▸ **READING TEXT**:
Bangladesh Labour Rules: 2022 Amendments
Key concerns and implications for businesses
While Bangladesh continues to grow at an astounding rate, having demonstrated resilience amid the global impacts of the COVID-19 pandemic and extraterritorial conflicts, the continued stability of its economy, availability of much-needed forex reserves, and the nation’s energy security critically rests on the continued influx of export proceeds and foreign direct investments.
The demand to safeguard the welfare of the workforce at large on the one hand and the need to ensuring a well-structured legal and regulatory framework that nourishes and incentivises foreign investments on the other hand has never been so acute as it is today. In a bid to achieve clarity to existing legal provisions and make them suitable for all stakeholders, the Ministry of Labour and Employment (“MOLE”) of the Government of Bangladesh, in the exercise of its powers under the Bangladesh Labour Act, 2006, as amended (“BLA 2006”), has recently amended the Bangladesh Labour Rules, 2015 (“BLR 2015”) through the promulgation of its S.R.O. 284-Ain/2022, dated 25 August 2022 (“2022 Amendments”), with immediate effect.

▸ **TASK REQUIREMENTS**: Retype the full text on the 2022 amendments to the Bangladesh Labour Rules word for word, from its title to its final sentence.

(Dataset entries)

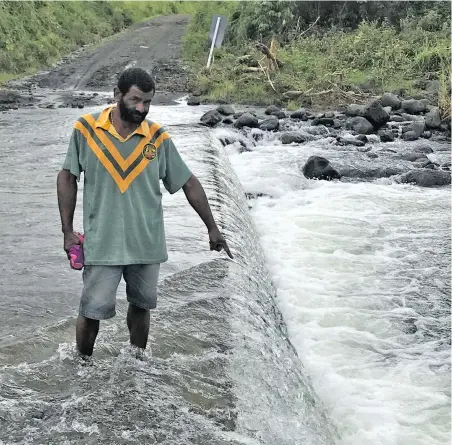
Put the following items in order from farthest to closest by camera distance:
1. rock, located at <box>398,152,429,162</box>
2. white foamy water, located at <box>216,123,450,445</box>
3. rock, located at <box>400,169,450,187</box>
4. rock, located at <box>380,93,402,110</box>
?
rock, located at <box>380,93,402,110</box>, rock, located at <box>398,152,429,162</box>, rock, located at <box>400,169,450,187</box>, white foamy water, located at <box>216,123,450,445</box>

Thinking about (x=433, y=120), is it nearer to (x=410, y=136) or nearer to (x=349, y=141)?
(x=410, y=136)

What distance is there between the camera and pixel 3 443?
2.94 metres

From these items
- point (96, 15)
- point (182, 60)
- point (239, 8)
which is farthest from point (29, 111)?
point (96, 15)

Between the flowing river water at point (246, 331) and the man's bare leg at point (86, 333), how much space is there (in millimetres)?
110

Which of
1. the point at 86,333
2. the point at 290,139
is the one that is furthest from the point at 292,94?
the point at 86,333

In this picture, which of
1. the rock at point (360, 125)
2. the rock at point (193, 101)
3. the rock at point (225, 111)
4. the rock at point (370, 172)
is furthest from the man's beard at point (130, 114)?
the rock at point (193, 101)

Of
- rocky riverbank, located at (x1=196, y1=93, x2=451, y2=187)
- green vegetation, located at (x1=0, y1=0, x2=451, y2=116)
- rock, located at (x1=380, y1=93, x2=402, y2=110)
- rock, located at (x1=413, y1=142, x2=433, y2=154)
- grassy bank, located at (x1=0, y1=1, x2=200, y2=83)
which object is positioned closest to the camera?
rocky riverbank, located at (x1=196, y1=93, x2=451, y2=187)

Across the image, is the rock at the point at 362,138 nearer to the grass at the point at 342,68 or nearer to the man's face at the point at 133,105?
the grass at the point at 342,68

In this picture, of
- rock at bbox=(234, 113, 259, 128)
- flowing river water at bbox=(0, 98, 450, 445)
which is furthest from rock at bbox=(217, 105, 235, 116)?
flowing river water at bbox=(0, 98, 450, 445)

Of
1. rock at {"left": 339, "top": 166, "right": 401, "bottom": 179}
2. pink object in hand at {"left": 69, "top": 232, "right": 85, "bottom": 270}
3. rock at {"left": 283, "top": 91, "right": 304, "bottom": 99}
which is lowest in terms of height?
rock at {"left": 339, "top": 166, "right": 401, "bottom": 179}

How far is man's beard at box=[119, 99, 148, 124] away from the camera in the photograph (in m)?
3.07

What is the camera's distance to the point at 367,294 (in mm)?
6695

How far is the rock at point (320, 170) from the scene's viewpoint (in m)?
11.5

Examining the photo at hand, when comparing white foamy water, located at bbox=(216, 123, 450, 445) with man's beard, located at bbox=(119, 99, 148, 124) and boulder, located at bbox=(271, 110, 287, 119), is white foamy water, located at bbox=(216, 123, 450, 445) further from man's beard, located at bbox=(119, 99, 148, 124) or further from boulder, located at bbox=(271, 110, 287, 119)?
boulder, located at bbox=(271, 110, 287, 119)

▸ **RESPONSE FOR THIS EXERCISE**:
Bangladesh Labour Rules: 2022 Amendments
Key concerns and implications for businesses
While Bangladesh continues to grow at an astounding rate, having demonstrated resilience amid the global impacts of the COVID-19 pandemic and extraterritorial conflicts, the continued stability of its economy, availability of much-needed forex reserves, and the nation’s energy security critically rests on the continued influx of export proceeds and foreign direct investments.
The demand to safeguard the welfare of the workforce at large on the one hand and the need to ensuring a well-structured legal and regulatory framework that nourishes and incentivises foreign investments on the other hand has never been so acute as it is today. In a bid to achieve clarity to existing legal provisions and make them suitable for all stakeholders, the Ministry of Labour and Employment (“MOLE”) of the Government of Bangladesh, in the exercise of its powers under the Bangladesh Labour Act, 2006, as amended (“BLA 2006”), has recently amended the Bangladesh Labour Rules, 2015 (“BLR 2015”) through the promulgation of its S.R.O. 284-Ain/2022, dated 25 August 2022 (“2022 Amendments”), with immediate effect.